Salivary cortisol samples were collected with salivettes (Sarstedt, Newton, NC). A dry dental roll was placed in the participant’s inner cheek for 2 min, and was then placed into a plastic vial. After collecting the morning samples, the salivettes were centrifuged at 2,500 rpm for 10 min, and saliva supernatant was then frozen at −70 °C until assayed. Samples were assayed for cortisol using an automated enzyme immunoassay (Tosoh AIA 600 II analyzer, Tosoh Bioscience, South San Francisco, CA) in the GCRC laboratory. The assay sensitivity was 0.02 μg/dl, interassay coefficient of variation was 11.2%, and intra-assay coefficient of variation was 8.2%. Each participant’s cortisol samples were completed in the same assay run.
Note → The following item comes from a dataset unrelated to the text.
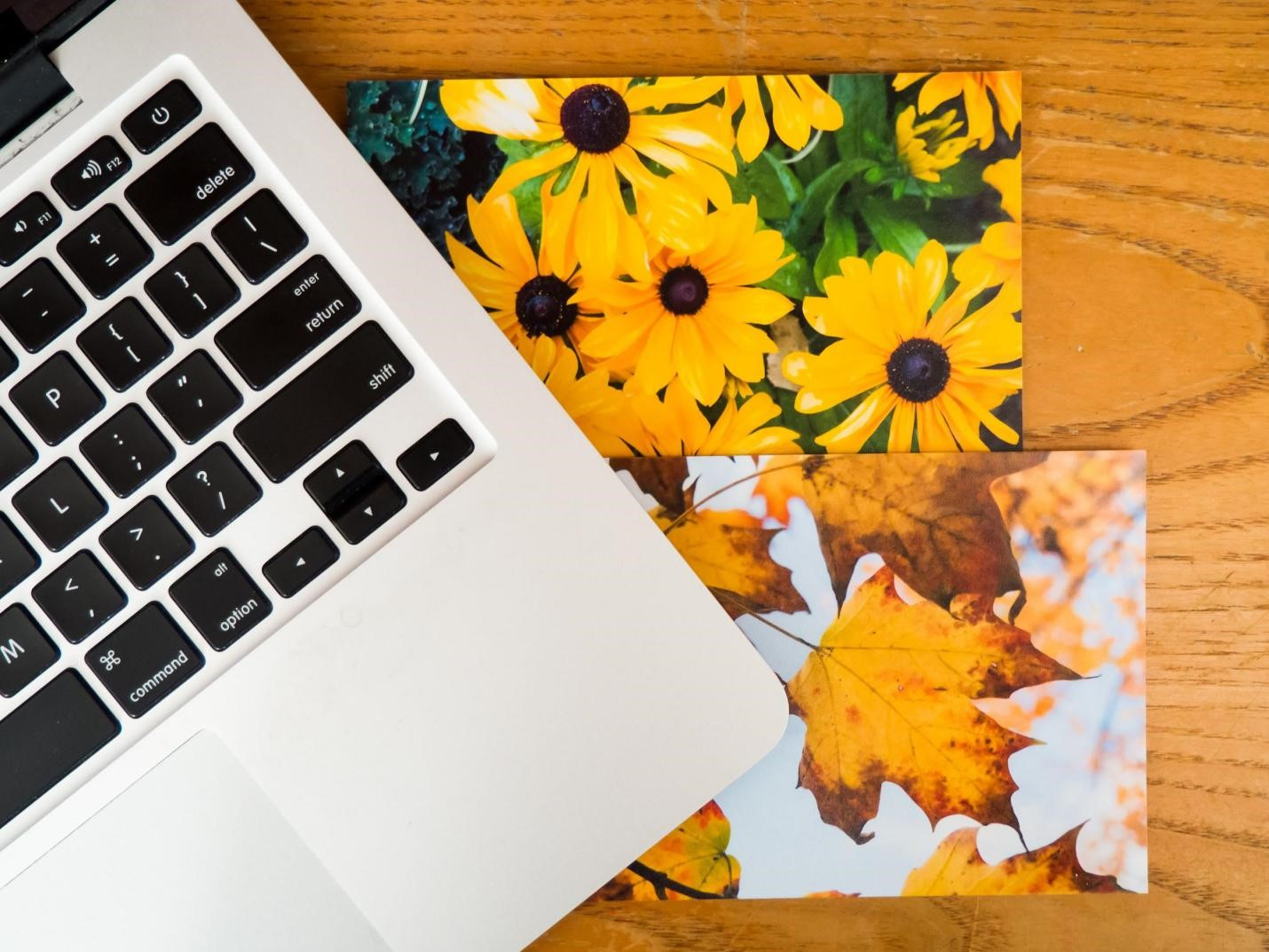 Create a portfolio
The CAR is a rise in cortisol secretion from awakening to 30 min after awakening. The CAR was calculated by subtracting cortisol at awakening from cortisol at 30 min after awakening (27).
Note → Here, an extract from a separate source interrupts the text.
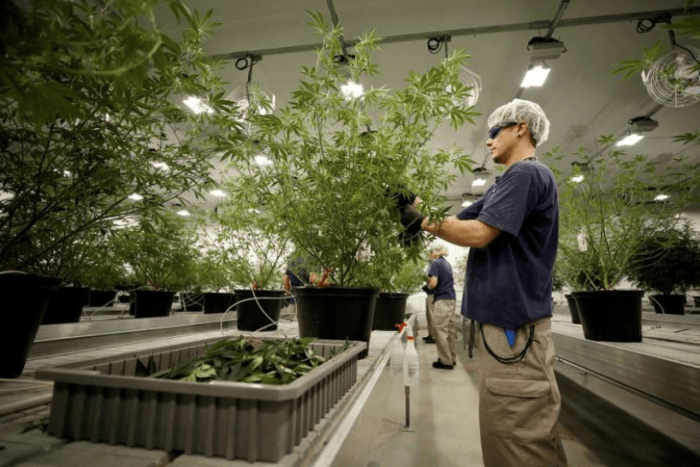 Israel's Together gets Canadian deal for five tonnes of cannabis oil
Negative life events were measured using a life events checklist developed for and validated in multiethnic urban adolescent children (28). This checklist measures four domains of negative life events using four subscales (example items in parentheses): school (argued with a teacher, had to study for a big test, got into a fight at school), family (family member lost a job, was ignored by my family, parents fought with each other), personal (got sick, lost something or had something stolen, someone insulted me or my family), and peer (argued with friends, someone threatened to beat me up, friend moved). For each item of the scale, the participant was instructed to check if the event had occurred in the past 6 months. School, family, personal, and peer-related scales contained 7, 19, 13, and 16 items, respectively. Items of the scale were summed for each domain and for the total score.
Analytic technique
The primary dependent variables in these analyses were VAT and SAT. The primary interest was to examine the relationships between negative life events, CAR, VAT, and SAT. A natural log transformation was used to normalize the distribution of VAT and SAT, which are referred to as log VAT and log SAT in all analyses, unless otherwise specifted. Bivariate associations were examined, followed by hierarchical regression to determine whether negative life events and CAR were independent or interactive in their prediction of current log VAT and log SAT. Tanner stage, and percent body fat were entered as control variables. We controlled for percent body fat in order to examine the effect of negative life events on log VAT and log SAT, irrespective of total body fat. To characterize the relationship between negative life events, the CAR, and adiposity, we used percent body fat as a dependent variable, controlling for Tanner stage and total abdominal adiposity, as measured by SAT and VAT combined (29). This allowed us to examine the effect of negative life events on peripheral body fat (i.e., percent body fat, after controlling for total abdominal fat). All continuous independent variables were normally distributed. Variables used to create interaction terms were standardized, and the cross-product terms were created using standardized values (30).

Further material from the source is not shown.